> Instructions for the task: Nothing but the lines from the one containing "How far do the" through the last line should be written out, please, exactly as they stand.

> Working data:
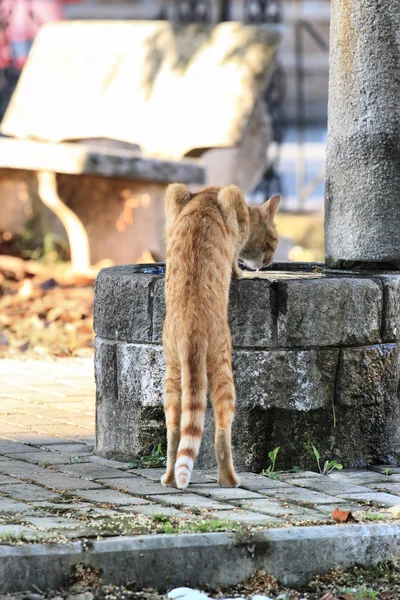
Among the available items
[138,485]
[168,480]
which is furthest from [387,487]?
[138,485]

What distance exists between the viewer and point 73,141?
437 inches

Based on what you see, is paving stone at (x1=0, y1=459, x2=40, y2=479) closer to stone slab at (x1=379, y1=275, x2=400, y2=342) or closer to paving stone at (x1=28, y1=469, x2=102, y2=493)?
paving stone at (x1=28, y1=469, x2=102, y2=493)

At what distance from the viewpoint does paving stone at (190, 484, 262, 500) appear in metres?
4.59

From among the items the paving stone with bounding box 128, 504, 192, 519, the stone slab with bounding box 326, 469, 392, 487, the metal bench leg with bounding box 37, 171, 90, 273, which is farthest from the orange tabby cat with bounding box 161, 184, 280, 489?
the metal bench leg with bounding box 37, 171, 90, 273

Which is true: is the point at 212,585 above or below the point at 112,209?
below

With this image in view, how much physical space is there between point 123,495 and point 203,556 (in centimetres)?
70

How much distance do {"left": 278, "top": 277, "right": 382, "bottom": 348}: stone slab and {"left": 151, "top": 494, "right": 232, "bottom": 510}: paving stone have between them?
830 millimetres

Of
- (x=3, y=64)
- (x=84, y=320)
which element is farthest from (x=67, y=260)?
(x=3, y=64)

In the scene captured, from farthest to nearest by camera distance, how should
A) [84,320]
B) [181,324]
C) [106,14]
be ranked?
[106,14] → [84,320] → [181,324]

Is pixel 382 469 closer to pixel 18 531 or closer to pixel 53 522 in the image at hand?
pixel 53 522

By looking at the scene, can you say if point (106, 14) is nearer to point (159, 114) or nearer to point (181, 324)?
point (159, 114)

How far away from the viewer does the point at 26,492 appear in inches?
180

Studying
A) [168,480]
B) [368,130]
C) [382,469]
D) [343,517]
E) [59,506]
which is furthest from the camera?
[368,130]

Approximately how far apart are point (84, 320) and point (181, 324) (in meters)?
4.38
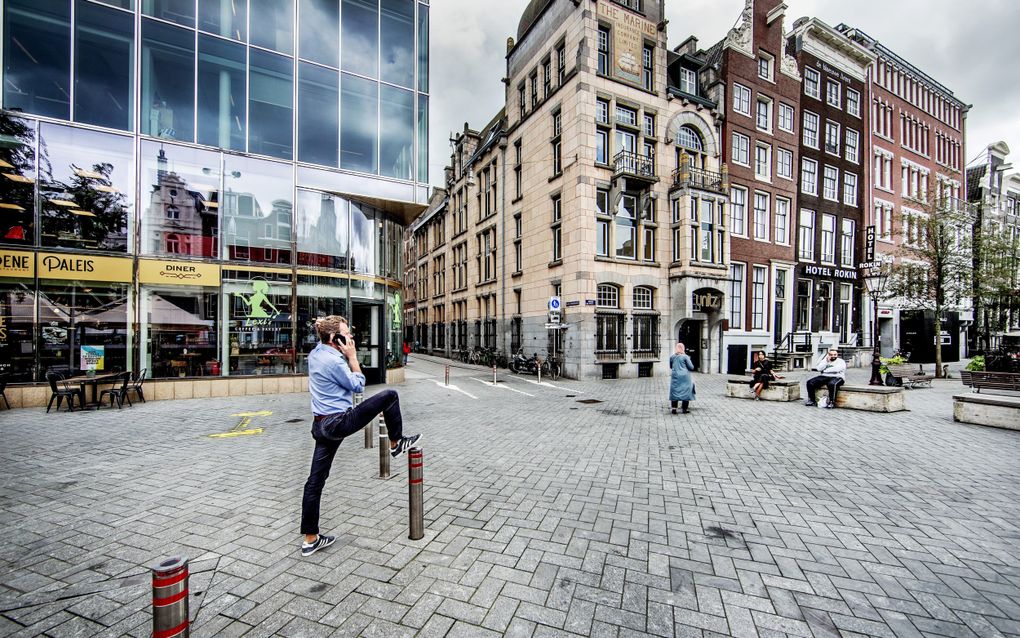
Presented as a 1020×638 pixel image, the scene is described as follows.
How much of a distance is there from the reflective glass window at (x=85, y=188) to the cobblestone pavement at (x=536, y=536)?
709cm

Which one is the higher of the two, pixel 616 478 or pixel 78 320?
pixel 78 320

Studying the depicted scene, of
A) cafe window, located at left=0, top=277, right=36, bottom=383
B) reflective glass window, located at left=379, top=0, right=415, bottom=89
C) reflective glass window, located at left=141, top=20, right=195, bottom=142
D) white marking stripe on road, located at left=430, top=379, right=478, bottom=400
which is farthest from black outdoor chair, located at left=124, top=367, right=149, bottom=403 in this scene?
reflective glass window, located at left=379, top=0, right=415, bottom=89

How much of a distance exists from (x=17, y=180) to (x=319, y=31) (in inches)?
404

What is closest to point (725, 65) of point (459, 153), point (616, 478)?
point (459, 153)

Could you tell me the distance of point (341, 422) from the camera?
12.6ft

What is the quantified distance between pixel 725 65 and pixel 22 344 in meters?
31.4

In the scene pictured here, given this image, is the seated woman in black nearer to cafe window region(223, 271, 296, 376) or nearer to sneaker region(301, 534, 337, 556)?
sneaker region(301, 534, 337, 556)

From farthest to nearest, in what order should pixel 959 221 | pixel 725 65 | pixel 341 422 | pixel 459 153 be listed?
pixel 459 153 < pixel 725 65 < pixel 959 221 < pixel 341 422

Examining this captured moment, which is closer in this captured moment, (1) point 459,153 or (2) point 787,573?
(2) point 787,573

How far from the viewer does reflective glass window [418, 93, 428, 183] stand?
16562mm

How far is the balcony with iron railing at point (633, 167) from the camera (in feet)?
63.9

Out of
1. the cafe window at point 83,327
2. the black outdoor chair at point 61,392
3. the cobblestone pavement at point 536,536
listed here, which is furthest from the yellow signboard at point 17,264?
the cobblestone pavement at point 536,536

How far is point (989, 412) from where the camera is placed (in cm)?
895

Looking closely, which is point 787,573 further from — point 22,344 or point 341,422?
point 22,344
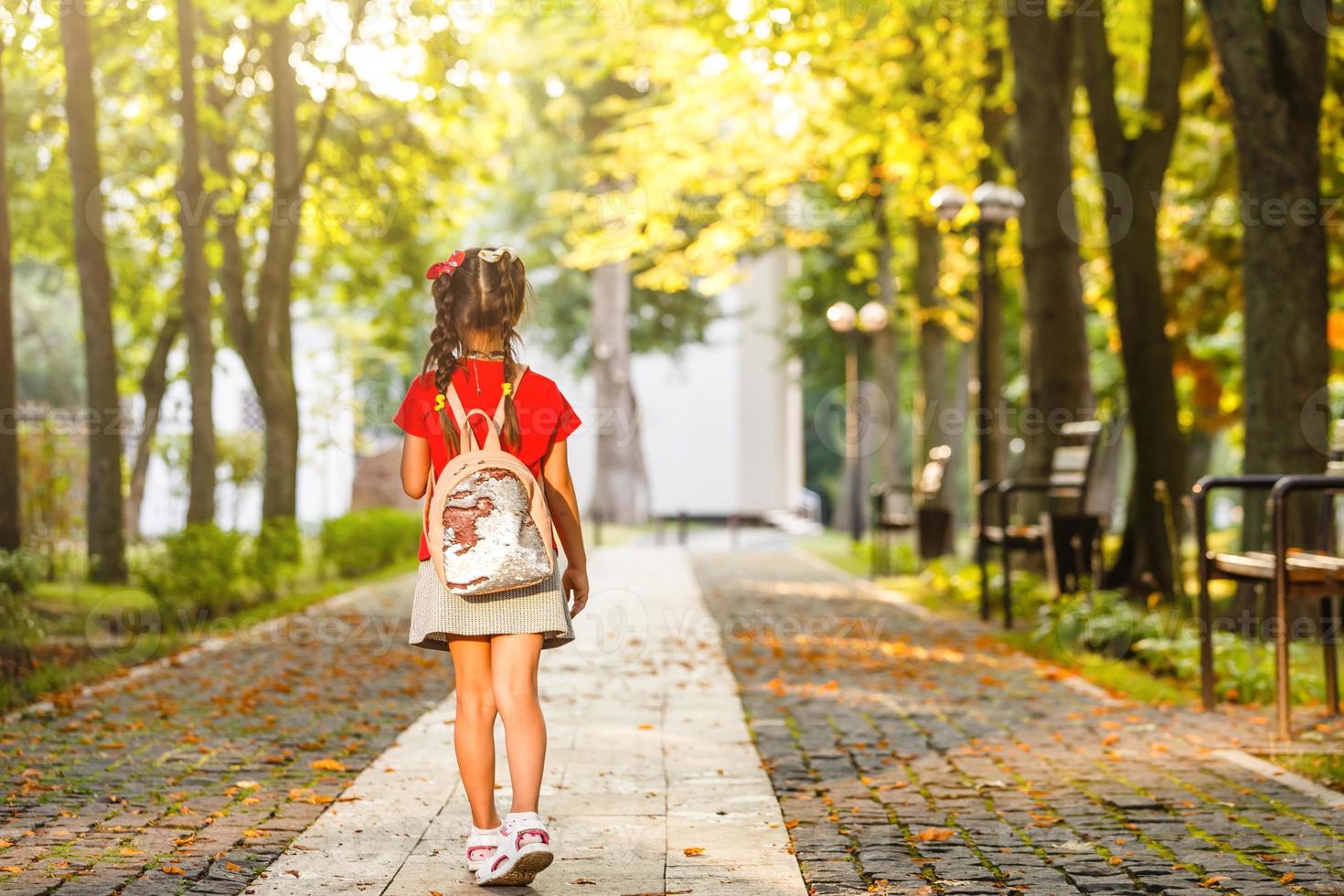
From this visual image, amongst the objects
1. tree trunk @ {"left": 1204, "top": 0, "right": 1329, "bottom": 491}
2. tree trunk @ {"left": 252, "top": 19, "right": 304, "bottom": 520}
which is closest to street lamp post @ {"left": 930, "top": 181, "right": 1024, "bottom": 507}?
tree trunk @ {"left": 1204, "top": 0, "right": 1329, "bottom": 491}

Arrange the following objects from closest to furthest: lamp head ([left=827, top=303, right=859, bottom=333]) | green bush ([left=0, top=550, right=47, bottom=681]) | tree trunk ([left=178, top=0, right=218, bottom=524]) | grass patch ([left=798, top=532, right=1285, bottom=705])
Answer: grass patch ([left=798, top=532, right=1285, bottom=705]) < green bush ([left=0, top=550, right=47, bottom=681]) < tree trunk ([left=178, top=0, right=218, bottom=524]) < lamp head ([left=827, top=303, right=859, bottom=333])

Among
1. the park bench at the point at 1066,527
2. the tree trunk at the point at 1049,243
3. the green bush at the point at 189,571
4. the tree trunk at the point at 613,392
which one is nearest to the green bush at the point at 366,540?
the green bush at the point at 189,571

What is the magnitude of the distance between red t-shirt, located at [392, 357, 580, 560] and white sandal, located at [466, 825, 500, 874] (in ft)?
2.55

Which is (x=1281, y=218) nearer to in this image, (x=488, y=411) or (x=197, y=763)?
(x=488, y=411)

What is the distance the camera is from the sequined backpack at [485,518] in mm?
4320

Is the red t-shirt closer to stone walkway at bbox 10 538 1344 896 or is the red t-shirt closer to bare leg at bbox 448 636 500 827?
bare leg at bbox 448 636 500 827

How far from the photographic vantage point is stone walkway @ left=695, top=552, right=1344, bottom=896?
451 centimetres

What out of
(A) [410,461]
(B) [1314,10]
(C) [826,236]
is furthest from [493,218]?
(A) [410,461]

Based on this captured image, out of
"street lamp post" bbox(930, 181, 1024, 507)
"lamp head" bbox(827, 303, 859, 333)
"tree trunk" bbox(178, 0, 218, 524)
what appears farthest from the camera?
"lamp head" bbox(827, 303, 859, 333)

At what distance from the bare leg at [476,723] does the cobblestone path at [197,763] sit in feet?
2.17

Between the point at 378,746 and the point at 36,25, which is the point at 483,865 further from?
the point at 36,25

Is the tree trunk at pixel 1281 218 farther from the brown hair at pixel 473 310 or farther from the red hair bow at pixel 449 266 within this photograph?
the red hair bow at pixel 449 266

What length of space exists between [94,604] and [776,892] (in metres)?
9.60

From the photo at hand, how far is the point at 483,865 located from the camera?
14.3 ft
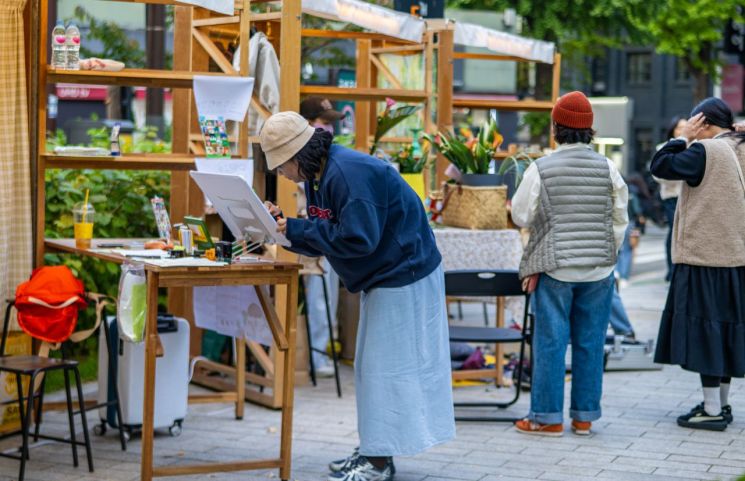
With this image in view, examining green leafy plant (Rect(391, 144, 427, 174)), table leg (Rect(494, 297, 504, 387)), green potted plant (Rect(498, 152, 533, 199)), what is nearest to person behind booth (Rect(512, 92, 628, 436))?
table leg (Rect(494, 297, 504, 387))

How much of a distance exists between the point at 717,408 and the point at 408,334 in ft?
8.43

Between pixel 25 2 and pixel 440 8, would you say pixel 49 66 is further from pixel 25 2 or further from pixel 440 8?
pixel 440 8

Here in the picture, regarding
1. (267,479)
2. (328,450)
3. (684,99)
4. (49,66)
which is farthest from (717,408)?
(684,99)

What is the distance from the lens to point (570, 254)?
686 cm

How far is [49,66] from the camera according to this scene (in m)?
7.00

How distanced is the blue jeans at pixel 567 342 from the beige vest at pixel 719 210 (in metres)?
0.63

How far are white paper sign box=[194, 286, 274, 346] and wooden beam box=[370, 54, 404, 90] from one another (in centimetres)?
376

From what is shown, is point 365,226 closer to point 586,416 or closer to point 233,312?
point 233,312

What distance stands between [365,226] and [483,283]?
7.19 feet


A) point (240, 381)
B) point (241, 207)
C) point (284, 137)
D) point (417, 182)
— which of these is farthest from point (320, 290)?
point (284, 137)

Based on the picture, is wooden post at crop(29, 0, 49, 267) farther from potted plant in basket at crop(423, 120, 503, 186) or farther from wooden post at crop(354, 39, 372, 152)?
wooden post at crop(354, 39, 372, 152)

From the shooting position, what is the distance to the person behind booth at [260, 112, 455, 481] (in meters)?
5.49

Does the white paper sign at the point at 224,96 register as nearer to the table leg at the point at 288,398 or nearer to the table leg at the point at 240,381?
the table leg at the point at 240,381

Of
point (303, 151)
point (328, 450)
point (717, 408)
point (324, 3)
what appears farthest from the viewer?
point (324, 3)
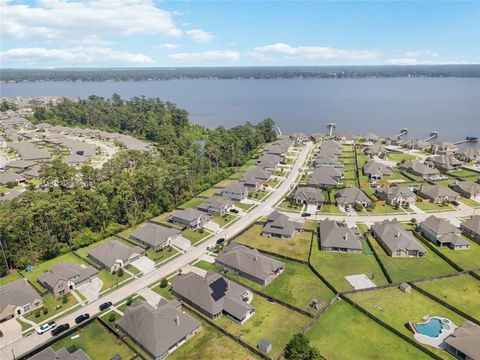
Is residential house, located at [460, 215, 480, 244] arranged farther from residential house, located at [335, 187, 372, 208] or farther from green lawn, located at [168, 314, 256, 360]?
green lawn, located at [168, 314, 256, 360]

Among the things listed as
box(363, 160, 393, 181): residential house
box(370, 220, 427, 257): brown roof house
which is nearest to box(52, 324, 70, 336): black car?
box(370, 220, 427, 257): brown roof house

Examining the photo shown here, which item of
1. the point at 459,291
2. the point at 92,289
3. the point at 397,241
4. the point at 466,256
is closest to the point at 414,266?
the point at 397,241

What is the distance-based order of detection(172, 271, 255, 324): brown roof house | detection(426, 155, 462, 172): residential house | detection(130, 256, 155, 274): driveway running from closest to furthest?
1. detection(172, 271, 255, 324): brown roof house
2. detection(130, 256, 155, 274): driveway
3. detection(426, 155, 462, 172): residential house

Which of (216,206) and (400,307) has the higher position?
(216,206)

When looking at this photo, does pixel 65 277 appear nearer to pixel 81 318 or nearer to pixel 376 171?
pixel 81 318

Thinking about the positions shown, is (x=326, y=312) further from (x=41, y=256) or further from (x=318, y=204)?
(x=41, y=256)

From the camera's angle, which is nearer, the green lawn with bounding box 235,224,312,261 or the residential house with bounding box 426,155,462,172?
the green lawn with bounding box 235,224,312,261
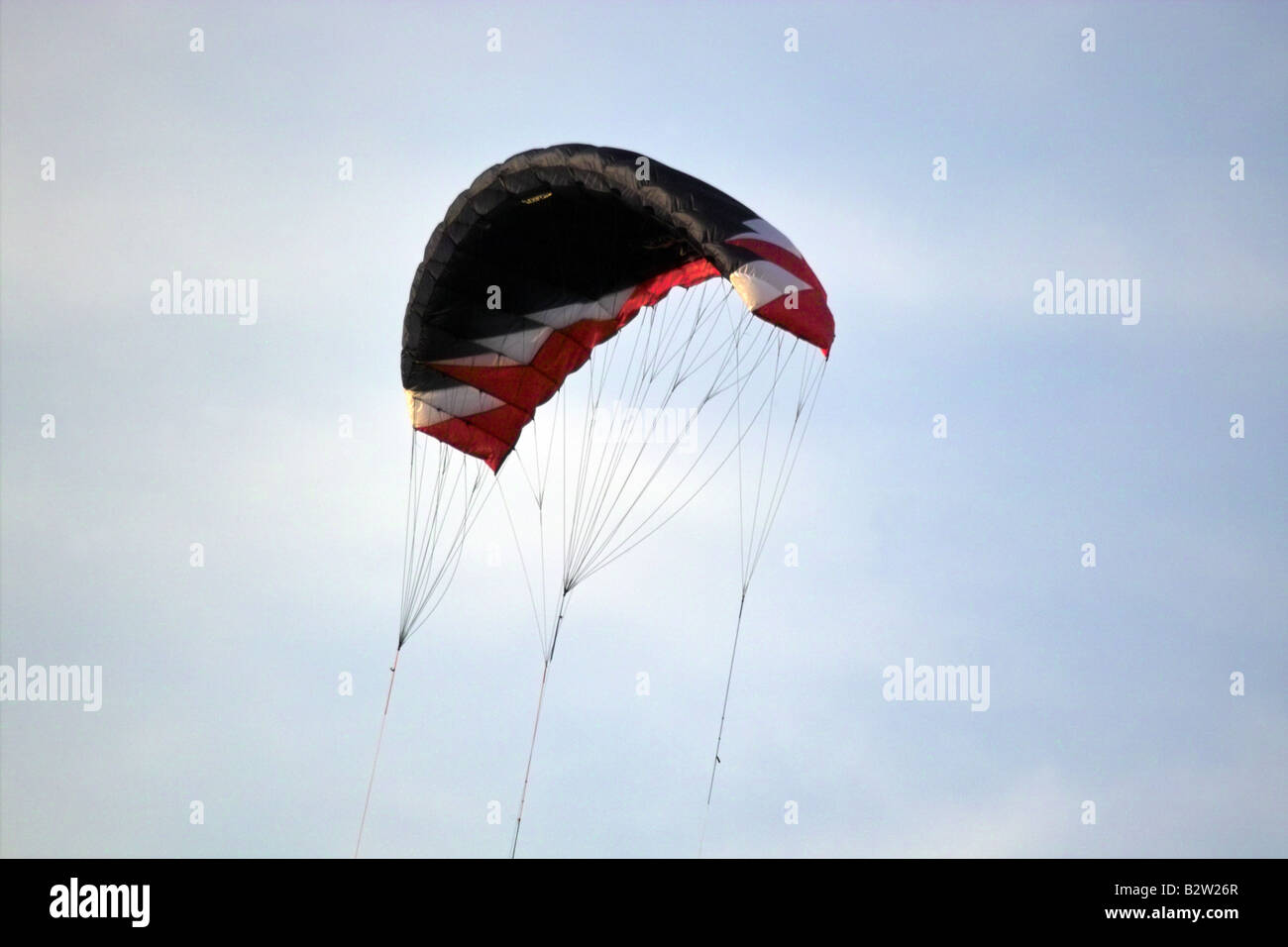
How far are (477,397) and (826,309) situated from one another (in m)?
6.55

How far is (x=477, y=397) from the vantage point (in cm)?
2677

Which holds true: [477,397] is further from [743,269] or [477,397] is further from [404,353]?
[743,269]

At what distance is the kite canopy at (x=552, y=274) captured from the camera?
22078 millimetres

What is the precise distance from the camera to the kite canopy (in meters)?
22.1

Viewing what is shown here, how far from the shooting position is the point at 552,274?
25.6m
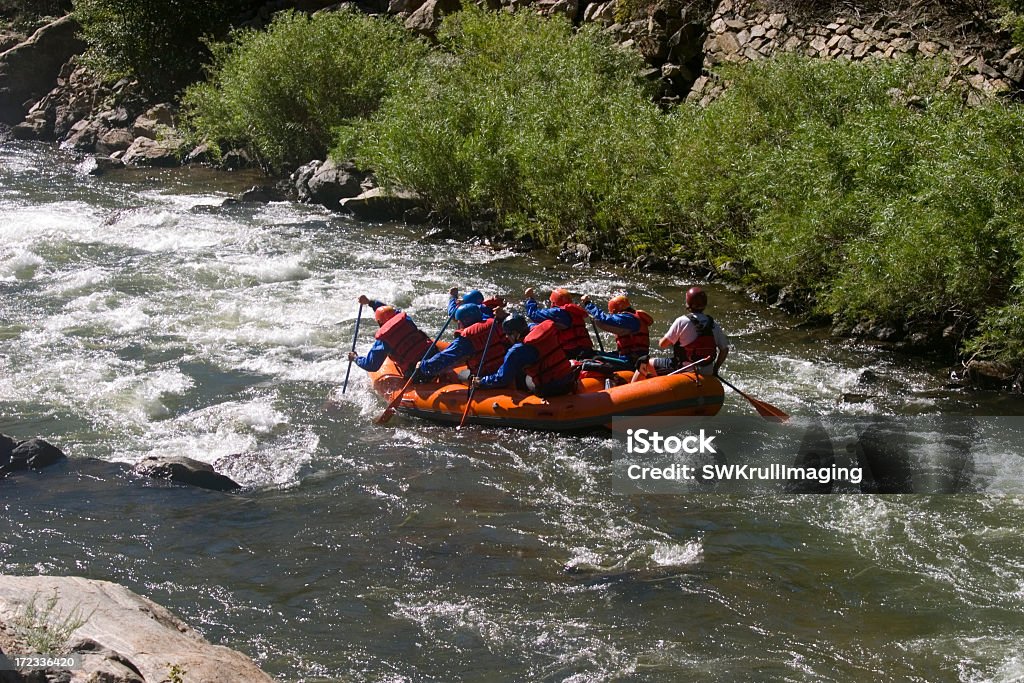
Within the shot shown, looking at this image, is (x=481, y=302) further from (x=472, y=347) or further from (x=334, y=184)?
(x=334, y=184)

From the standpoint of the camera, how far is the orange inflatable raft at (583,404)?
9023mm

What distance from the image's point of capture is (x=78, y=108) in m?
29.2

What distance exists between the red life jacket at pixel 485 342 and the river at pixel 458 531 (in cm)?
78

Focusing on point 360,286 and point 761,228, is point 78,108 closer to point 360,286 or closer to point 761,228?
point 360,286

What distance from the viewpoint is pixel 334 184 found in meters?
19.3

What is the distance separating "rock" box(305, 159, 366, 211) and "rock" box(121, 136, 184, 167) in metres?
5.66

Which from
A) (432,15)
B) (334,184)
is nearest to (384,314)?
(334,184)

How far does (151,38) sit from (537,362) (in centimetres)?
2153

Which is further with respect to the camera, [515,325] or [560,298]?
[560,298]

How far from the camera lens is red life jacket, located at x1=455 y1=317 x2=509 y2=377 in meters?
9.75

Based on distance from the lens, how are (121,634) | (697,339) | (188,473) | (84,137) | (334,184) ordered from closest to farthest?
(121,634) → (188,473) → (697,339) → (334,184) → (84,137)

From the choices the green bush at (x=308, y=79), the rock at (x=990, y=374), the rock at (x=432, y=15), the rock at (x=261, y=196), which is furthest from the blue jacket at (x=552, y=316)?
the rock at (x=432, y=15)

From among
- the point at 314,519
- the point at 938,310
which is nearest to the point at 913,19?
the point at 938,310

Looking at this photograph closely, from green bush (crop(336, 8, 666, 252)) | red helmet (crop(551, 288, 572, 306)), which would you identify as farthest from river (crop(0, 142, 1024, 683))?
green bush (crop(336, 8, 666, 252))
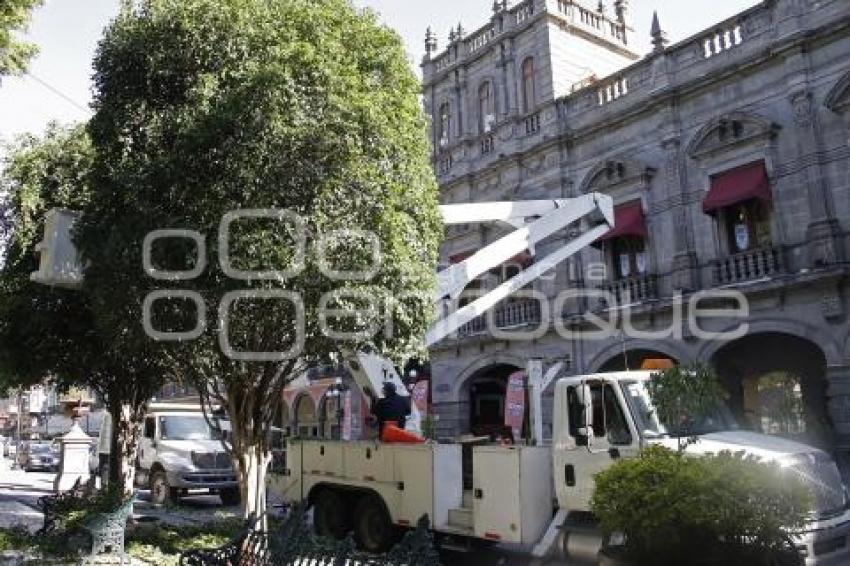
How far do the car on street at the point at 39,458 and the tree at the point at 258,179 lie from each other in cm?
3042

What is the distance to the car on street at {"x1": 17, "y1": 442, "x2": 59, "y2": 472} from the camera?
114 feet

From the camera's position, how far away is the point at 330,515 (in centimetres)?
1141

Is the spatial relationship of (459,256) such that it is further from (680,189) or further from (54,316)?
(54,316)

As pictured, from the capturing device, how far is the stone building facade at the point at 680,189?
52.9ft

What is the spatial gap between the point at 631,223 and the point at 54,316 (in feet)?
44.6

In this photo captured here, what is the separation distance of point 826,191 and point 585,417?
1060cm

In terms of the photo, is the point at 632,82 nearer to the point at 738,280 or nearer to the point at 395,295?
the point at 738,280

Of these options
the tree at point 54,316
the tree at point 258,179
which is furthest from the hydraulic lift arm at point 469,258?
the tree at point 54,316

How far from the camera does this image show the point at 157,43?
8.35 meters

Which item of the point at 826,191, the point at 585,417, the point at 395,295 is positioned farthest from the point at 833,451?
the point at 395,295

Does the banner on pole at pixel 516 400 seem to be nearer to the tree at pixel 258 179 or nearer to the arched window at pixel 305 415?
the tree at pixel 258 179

> Problem solution:
How far do the car on street at the point at 39,458 and the tree at the point at 258,179 lie from each other in cm?
3042

What is the distance to the car on street at {"x1": 17, "y1": 442, "x2": 59, "y2": 472} from the camera?
114 feet

From the camera's position, how far away is the point at 330,515 (in centimetres)?
1141

Is the spatial relationship of (459,256) such that it is further from (680,189) or further from (54,316)?
(54,316)

As pictured, from the capturing device, how far is the stone building facade at the point at 680,189?
52.9ft

What is the spatial gap between the point at 631,223 and the point at 54,316 (in feet)?
44.6

In this photo captured here, what is the separation distance of point 826,191 and point 585,417?
1060cm

In terms of the photo, is the point at 632,82 nearer to the point at 738,280 or nearer to the point at 395,295?
the point at 738,280

Of these options
the tree at point 54,316
the tree at point 258,179
which is furthest from the hydraulic lift arm at point 469,258?
the tree at point 54,316

How far from the camera does this image show the point at 157,43?
8.35 meters

Which item of the point at 826,191, the point at 585,417, the point at 395,295 is positioned farthest from the point at 833,451?
the point at 395,295

Does the banner on pole at pixel 516 400 seem to be nearer to the tree at pixel 258 179 or nearer to the arched window at pixel 305 415?
the tree at pixel 258 179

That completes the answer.